NASA in May 2026 awarded Development Seed a performance-based, indefinite-delivery / indefinite-quantity contract with a maximum potential value of $76 million for scientific research and development support services tied to Open Data Science Initiative (ODSI) projects. The two-year base ordering period begins May 15, 2026, with three one-year options extending service through June 2031. The contracting activity is NASA's Goddard Space Flight Center in Greenbelt, Maryland.
What ODSI is and why it exists
NASA's Open Data Science Initiative represents a fundamental rethinking of how the agency makes its scientific data holdings accessible to researchers, commercial users, and the general public. Traditional NASA data access was built around FTP archives and proprietary portal systems — researchers downloaded large files, ran local processing pipelines, and returned results. For petabyte-scale Earth observation datasets from missions like Landsat, MODIS, Sentinel (via partnership), and the upcoming PACE, NISAR, and SBG missions, that model has broken down. The datasets are too large to download, too complex to process without specialized infrastructure, and too valuable to lock behind slow download queues.

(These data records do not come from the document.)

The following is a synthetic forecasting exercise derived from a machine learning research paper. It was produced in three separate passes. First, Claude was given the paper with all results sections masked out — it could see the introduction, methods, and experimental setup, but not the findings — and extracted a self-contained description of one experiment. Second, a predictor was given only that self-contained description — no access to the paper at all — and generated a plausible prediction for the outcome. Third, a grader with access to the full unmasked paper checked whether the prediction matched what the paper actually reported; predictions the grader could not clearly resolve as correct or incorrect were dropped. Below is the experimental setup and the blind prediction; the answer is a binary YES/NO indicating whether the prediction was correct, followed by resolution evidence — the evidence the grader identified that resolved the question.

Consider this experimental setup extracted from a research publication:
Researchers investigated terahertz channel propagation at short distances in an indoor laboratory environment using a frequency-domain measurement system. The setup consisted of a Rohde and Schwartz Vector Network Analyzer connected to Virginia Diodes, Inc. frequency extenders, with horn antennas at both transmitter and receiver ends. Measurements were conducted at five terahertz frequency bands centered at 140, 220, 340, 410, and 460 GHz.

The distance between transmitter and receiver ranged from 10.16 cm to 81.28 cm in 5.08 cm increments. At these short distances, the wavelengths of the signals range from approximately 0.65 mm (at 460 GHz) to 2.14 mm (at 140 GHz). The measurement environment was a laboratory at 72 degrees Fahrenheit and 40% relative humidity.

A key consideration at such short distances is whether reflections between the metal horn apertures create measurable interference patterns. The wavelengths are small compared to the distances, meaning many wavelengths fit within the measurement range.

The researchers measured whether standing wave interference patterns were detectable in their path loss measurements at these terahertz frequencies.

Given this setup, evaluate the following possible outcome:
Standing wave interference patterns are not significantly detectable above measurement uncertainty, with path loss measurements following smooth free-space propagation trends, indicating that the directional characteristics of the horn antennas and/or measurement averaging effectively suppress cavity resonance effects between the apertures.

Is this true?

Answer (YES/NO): NO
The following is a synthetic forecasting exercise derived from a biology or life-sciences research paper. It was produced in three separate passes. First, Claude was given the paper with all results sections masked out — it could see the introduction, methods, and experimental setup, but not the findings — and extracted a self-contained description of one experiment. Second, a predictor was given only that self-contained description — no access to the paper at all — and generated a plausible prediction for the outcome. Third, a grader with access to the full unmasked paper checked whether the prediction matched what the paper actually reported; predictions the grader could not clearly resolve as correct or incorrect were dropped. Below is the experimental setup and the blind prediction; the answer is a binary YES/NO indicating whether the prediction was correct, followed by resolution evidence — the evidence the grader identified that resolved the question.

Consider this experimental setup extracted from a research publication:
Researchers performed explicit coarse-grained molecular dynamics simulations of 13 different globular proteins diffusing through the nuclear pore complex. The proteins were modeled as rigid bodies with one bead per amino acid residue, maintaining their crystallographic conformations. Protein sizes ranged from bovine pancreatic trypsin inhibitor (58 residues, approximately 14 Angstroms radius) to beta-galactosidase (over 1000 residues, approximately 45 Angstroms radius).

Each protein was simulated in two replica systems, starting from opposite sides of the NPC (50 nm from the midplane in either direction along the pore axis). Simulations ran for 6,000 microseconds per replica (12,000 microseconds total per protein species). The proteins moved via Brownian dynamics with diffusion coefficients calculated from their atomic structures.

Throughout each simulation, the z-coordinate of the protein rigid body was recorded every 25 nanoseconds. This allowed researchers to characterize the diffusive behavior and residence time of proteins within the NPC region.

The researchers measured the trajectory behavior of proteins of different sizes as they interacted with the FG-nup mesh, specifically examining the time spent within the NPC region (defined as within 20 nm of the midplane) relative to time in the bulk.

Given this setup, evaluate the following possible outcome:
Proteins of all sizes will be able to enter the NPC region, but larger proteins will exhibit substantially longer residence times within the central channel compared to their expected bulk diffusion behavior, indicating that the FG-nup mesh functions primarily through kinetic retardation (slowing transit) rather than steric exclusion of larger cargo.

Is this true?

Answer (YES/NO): NO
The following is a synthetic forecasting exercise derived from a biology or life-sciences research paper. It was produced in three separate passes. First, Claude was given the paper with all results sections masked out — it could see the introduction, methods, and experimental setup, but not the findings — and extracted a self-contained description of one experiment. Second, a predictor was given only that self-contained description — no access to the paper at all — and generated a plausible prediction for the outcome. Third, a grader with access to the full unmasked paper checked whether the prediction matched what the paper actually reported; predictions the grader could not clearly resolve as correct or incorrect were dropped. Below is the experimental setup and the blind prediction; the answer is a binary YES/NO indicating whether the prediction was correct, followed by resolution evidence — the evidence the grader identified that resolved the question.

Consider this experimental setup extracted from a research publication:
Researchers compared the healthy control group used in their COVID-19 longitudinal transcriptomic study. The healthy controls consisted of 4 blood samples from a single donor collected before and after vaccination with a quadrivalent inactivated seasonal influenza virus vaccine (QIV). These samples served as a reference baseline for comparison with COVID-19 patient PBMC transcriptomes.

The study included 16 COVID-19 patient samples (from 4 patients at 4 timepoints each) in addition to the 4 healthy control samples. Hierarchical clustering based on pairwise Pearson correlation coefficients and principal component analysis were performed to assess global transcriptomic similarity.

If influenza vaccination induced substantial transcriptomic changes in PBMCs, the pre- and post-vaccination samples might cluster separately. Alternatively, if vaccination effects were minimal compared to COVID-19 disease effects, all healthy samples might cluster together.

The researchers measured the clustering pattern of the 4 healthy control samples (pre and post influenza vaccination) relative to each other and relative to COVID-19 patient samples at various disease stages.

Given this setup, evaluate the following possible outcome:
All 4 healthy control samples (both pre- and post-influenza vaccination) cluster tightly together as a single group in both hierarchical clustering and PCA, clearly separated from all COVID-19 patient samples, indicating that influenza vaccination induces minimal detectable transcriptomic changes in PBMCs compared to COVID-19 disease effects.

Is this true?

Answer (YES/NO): YES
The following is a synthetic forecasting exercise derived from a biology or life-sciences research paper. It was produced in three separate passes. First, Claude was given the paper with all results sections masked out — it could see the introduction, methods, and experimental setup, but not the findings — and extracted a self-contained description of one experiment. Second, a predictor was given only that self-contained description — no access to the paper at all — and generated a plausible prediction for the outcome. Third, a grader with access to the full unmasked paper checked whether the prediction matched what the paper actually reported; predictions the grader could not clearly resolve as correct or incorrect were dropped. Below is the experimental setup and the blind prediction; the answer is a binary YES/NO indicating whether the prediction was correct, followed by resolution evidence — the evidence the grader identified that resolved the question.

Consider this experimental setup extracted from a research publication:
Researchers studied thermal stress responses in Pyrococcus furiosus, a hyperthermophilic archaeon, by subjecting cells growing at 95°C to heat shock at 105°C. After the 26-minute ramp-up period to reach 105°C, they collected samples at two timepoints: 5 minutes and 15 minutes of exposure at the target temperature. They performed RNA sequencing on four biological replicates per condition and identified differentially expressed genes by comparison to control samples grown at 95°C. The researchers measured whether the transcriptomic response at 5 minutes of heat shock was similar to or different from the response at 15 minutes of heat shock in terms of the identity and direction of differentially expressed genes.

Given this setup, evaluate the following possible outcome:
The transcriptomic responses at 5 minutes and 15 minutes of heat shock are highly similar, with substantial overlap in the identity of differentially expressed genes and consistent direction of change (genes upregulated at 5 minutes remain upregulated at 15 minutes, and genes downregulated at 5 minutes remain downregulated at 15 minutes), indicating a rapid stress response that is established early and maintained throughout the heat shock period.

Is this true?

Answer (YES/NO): NO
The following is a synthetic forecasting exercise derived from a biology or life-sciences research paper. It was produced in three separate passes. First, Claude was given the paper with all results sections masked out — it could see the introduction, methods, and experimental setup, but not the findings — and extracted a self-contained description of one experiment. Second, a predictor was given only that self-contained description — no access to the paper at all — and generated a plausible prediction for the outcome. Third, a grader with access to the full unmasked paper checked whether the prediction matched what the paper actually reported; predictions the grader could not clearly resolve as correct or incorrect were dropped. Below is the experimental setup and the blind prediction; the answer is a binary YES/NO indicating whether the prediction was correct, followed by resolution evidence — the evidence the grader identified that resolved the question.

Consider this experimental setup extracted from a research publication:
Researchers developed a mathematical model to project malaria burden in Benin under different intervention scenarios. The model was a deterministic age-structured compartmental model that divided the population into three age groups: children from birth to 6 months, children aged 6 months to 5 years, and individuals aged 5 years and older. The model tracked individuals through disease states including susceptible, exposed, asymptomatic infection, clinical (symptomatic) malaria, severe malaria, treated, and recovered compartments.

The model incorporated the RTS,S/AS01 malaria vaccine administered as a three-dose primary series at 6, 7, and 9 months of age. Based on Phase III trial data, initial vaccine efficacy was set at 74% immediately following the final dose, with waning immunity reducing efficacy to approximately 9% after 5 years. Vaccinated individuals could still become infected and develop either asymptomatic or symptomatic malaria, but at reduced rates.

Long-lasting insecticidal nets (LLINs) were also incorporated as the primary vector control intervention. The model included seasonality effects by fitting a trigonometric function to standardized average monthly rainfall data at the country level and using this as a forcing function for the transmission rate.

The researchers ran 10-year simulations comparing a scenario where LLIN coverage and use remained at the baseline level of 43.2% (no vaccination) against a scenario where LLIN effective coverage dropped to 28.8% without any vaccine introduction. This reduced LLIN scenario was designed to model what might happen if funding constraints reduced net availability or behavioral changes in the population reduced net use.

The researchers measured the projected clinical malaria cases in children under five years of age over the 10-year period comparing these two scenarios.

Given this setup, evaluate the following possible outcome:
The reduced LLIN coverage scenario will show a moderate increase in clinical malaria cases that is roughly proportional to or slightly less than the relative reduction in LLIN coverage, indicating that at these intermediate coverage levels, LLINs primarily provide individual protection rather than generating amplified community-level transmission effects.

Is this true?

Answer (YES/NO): NO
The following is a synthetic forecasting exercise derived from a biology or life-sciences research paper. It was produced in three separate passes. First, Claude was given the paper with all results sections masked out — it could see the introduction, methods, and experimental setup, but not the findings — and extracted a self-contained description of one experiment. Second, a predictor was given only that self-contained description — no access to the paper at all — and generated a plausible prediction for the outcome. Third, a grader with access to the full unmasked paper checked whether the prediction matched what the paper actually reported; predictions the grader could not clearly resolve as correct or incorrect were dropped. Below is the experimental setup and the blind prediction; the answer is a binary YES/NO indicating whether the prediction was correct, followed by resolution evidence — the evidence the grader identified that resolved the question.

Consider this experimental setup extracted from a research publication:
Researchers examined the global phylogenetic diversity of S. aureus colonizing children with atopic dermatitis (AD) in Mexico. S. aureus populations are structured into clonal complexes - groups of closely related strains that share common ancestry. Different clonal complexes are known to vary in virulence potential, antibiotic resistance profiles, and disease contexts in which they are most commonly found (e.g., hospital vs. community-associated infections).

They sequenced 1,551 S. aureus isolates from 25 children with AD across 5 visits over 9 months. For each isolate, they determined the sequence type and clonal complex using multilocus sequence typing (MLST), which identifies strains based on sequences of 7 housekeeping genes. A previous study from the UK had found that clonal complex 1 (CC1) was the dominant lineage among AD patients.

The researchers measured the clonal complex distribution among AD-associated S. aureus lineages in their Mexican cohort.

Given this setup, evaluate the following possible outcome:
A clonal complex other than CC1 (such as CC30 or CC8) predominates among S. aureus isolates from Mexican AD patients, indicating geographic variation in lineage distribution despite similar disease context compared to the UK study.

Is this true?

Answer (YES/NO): YES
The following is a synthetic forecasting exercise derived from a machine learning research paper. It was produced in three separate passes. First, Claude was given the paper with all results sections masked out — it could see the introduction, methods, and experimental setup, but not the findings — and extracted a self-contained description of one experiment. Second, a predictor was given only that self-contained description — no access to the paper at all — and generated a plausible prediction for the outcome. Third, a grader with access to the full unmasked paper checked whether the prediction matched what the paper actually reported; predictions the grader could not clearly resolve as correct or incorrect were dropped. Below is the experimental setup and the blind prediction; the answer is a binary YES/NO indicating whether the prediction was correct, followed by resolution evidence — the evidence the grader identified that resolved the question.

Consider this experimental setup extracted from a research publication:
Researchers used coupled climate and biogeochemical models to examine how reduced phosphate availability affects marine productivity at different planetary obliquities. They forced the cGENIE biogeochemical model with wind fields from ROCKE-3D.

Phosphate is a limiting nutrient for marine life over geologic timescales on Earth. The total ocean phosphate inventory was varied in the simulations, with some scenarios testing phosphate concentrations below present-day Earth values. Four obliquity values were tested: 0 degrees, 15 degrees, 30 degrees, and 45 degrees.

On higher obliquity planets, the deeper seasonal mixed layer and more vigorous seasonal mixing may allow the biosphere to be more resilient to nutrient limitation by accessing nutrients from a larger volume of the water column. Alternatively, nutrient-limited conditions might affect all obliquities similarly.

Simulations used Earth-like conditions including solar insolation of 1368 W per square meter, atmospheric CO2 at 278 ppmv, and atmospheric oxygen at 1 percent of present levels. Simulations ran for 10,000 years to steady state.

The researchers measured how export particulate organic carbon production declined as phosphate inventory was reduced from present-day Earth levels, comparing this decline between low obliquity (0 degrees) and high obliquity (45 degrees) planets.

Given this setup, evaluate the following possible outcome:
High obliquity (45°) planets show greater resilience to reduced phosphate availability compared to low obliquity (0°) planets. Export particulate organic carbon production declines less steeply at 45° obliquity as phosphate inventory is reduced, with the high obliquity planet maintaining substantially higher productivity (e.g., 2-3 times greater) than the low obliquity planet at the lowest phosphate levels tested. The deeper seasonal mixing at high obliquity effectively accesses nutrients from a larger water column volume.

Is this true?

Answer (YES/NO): NO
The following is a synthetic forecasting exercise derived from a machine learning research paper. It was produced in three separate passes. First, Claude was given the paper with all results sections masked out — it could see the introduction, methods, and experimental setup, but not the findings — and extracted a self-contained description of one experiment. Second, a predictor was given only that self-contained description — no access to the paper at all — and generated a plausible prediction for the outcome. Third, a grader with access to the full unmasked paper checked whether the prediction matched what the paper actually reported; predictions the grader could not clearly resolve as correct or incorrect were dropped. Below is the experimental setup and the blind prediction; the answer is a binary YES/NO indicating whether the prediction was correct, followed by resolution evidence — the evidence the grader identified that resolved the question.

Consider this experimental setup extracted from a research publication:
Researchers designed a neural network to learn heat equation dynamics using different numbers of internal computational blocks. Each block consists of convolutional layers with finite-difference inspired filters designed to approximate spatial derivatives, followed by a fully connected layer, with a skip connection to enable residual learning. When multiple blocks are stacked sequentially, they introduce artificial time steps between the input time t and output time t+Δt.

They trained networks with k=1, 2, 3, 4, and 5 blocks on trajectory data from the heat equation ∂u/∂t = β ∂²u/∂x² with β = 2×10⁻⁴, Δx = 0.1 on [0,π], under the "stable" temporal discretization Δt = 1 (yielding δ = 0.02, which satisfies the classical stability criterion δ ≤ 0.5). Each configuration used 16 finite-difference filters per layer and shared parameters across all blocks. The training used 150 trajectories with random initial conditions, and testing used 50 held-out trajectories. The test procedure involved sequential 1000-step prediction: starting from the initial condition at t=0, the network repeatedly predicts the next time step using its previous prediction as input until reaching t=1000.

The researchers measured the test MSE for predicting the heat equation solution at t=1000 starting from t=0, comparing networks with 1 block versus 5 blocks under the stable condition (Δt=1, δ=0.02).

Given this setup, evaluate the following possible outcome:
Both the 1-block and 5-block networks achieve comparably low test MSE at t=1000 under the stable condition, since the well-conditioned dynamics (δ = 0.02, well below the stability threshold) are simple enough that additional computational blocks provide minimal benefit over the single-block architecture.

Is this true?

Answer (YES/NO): YES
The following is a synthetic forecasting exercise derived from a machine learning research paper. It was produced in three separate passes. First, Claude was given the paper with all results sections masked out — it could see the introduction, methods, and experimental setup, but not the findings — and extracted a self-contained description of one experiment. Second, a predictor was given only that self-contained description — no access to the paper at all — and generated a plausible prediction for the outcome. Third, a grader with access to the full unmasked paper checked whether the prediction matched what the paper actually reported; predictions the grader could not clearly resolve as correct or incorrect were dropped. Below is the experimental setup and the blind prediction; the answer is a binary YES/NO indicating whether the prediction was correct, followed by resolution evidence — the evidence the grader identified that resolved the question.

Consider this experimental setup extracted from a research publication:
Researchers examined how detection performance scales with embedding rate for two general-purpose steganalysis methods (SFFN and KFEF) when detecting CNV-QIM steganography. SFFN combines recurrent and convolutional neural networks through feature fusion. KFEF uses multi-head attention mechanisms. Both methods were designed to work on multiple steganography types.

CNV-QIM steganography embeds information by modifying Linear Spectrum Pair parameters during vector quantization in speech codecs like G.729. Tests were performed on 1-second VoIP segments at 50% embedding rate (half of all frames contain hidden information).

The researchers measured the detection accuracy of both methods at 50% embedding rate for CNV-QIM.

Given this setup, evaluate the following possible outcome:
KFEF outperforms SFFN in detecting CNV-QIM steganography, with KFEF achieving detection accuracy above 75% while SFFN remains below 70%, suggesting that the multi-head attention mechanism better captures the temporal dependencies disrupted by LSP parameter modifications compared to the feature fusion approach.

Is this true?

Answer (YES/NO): NO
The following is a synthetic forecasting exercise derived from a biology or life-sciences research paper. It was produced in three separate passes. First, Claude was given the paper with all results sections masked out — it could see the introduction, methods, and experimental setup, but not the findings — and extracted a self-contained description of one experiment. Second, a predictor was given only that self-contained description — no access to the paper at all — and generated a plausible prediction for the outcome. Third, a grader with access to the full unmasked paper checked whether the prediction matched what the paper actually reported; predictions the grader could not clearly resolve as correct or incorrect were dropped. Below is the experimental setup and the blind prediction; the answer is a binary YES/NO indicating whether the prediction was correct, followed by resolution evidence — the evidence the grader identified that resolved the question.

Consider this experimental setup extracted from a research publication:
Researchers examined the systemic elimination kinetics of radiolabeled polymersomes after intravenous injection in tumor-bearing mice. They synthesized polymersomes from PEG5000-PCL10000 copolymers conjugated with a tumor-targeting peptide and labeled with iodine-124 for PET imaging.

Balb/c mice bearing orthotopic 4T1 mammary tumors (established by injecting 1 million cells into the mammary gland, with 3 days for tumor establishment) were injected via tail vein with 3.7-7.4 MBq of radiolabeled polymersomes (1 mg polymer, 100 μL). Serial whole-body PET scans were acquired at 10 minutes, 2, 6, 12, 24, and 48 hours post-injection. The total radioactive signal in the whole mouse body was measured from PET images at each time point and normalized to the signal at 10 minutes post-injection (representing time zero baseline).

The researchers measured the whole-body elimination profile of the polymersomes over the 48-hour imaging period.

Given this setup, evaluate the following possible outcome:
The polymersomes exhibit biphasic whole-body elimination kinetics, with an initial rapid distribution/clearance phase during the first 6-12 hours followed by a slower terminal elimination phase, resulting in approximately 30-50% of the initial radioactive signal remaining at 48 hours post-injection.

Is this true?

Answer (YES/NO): YES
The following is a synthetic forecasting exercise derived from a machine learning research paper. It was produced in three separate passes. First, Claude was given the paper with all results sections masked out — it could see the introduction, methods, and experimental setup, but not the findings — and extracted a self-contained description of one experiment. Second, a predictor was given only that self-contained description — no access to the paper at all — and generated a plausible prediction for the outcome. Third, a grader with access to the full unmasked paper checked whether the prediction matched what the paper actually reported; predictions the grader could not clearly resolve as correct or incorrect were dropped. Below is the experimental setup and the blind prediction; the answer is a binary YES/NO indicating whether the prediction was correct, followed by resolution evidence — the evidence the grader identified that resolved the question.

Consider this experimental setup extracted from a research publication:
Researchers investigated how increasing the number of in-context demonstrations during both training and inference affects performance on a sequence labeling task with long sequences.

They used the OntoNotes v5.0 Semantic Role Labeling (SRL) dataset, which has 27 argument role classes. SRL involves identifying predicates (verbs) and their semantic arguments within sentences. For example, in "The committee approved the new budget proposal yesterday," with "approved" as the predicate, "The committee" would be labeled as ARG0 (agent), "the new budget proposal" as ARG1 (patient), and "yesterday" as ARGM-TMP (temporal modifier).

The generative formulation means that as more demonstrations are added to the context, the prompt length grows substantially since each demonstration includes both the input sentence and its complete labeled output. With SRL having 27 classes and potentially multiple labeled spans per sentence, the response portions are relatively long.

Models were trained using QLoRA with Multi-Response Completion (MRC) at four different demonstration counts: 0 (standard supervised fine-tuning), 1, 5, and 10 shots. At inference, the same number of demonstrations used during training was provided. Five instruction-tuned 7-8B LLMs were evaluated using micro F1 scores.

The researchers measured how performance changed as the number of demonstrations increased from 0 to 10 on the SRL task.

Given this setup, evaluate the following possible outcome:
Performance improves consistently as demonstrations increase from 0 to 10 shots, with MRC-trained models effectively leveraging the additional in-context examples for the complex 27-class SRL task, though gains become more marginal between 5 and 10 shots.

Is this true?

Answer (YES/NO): NO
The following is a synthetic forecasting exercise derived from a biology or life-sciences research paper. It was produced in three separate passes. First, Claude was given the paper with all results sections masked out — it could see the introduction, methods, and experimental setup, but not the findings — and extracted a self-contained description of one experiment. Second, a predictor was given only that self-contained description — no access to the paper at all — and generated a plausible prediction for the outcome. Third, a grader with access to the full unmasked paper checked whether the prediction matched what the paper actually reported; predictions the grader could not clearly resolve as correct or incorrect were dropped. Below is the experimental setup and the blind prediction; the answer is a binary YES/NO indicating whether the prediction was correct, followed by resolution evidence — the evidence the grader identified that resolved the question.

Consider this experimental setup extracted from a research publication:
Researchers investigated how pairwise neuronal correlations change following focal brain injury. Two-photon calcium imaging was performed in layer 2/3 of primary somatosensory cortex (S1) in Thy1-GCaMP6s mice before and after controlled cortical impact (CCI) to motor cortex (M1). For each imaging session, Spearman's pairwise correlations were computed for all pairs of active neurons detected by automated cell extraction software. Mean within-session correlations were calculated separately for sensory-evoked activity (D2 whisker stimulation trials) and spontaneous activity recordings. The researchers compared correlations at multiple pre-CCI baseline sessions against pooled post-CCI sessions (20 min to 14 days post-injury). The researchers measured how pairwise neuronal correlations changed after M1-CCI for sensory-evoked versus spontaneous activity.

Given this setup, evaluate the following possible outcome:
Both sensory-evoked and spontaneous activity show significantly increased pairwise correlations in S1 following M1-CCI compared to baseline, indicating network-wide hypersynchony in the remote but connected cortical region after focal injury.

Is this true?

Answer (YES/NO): NO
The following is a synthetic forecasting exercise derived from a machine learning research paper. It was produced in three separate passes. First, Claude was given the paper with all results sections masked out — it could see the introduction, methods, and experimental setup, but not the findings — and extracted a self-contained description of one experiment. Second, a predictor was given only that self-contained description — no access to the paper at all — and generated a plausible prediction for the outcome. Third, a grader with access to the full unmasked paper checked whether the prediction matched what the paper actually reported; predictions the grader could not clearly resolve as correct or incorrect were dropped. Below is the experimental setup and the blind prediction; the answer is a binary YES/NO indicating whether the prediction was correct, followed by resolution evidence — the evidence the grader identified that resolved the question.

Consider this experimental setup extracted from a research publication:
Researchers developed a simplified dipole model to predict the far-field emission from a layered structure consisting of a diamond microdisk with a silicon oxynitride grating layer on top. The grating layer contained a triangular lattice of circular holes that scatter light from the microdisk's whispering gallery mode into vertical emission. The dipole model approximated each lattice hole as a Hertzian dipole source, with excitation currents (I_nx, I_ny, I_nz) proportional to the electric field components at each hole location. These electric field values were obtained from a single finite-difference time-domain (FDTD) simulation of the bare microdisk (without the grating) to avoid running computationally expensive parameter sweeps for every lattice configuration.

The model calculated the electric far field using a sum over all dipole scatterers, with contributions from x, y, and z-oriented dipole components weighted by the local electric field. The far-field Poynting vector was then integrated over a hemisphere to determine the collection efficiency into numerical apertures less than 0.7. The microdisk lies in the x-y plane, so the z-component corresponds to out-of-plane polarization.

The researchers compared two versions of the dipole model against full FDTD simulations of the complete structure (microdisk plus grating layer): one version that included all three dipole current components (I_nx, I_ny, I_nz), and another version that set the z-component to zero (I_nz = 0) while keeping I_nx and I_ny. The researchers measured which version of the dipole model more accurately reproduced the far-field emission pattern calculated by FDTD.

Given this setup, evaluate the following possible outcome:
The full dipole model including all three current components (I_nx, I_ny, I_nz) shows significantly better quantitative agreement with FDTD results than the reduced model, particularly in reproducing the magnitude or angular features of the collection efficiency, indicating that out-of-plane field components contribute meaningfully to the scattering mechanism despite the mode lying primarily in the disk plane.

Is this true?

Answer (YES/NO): NO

ODSI replaces that model with cloud-native access patterns: compute moves to the data rather than data moving to the compute. Researchers write analysis code that runs inside the same cloud environment where the data lives, accessing petabyte-scale archives through standardized APIs (STAC, OGC, Zarr, COG) without needing to download anything. The architecture is conceptually similar to what Amazon Web Services did for commercial data warehousing with S3 and Redshift, but adapted for scientific data with strict provenance, version control, and reproducibility requirements.
Development Seed's role
Development Seed is a Washington DC-based technology company founded in 2009, best known in the geospatial and Earth science community as the creators of tools that became foundational open-source infrastructure: TiTiler (cloud-native raster tile server), STAC (SpatioTemporal Asset Catalog, now an OGC standard), and rio-cogeo (Cloud Optimized GeoTIFF tooling). The company's work is deeply embedded in NASA's Earth science data ecosystem — many of NASA's current ODSI tools, APIs, and cloud archive formats were designed in collaboration with Development Seed under previous task orders.
The $76M IDIQ consolidates that relationship into a formal performance-based framework where NASA can issue task orders for specific ODSI capabilities without conducting new full-and-open competitions. Performance-based structure ties payments to measurable outcomes: data ingestion rates, API availability metrics, time-to-access for archived collections, and successful deployment of new AI/ML analysis pipelines.
AI and ML: the growing scope
Beyond data engineering and platform operations, the contract explicitly includes development and deployment of artificial intelligence and machine-learning solutions for NASA's Earth science mission. This is the high-growth element of the scope:
- Automated satellite imagery classification: ML models that process incoming imagery from Earth-observing satellites and automatically generate land cover, sea ice extent, cloud fraction, and other derived products without manual analyst intervention
- Change detection: Time-series analysis pipelines that identify deforestation, urban expansion, flood inundation, and other phenomena across multi-year satellite archives
- Foundation models for Earth observation: Development Seed has been a contributor to the NASA-IBM Prithvi geospatial foundation model, one of the first large-scale pre-trained models for satellite imagery analysis
- Bias detection and model evaluation: Scientific AI models must be auditable; ODSI infrastructure supports the validation pipelines that assess model performance across geographic regions and seasonal conditions
Why performance-based structure matters here
Performance-based contracting (PBC) for software and data services is still relatively uncommon in NASA's contracting portfolio, which has historically relied on cost-plus structures for R&D work. The ODSI IDIQ's PBC structure signals NASA Goddard's confidence that Development Seed's deliverables are measurable and that outcome-based metrics are achievable — a prerequisite for PBC that not all software development work can satisfy. For other small technology firms pursuing NASA data science work, this contract is a reference case for how to structure PBC proposals when NASA is the customer.
The broader NASA open data ecosystem
ODSI is one piece of a larger NASA cloud-data transformation that includes the Earthdata Cloud migration (moving petabytes of legacy DAAC archives to AWS), the Analysis Ready Data initiative (reformatting legacy archives into cloud-native formats), and partnerships with commercial analytics platforms like Microsoft Planetary Computer and Google Earth Engine. Development Seed's ODSI contract positions the company at the center of this transformation — building the tools and infrastructure that make the other investments accessible to the research community.
For commercial Earth observation companies (Planet Labs, Maxar, HawkEye 360, Satellogic) seeking to integrate commercial data with NASA archives for government customers, ODSI infrastructure is increasingly the technical on-ramp — a development that creates subcontracting and partnership opportunities for firms with commercial satellite data assets.